- _Data provided_
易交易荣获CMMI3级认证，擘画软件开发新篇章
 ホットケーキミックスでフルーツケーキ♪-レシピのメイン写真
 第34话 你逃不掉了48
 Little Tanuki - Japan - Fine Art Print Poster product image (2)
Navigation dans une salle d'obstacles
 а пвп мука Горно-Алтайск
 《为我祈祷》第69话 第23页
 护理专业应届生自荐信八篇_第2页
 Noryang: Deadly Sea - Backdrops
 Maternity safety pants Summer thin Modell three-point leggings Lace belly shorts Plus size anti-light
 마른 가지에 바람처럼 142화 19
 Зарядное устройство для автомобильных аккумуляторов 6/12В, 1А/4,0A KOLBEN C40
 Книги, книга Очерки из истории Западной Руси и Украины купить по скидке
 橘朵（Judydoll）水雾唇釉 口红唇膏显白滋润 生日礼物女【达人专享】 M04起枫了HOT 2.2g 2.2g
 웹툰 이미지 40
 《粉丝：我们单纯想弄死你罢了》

- _Work to complete_
Nothing but the lines from the one holding "а пвп мука Горно-Алтайск" to the end of the entries should be output, each exactly as it appears.

- _Result of the exercise_
 а пвп мука Горно-Алтайск
 《为我祈祷》第69话 第23页
 护理专业应届生自荐信八篇_第2页
 Noryang: Deadly Sea - Backdrops
 Maternity safety pants Summer thin Modell three-point leggings Lace belly shorts Plus size anti-light
 마른 가지에 바람처럼 142화 19
 Зарядное устройство для автомобильных аккумуляторов 6/12В, 1А/4,0A KOLBEN C40
 Книги, книга Очерки из истории Западной Руси и Украины купить по скидке
 橘朵（Judydoll）水雾唇釉 口红唇膏显白滋润 生日礼物女【达人专享】 M04起枫了HOT 2.2g 2.2g
 웹툰 이미지 40
 《粉丝：我们单纯想弄死你罢了》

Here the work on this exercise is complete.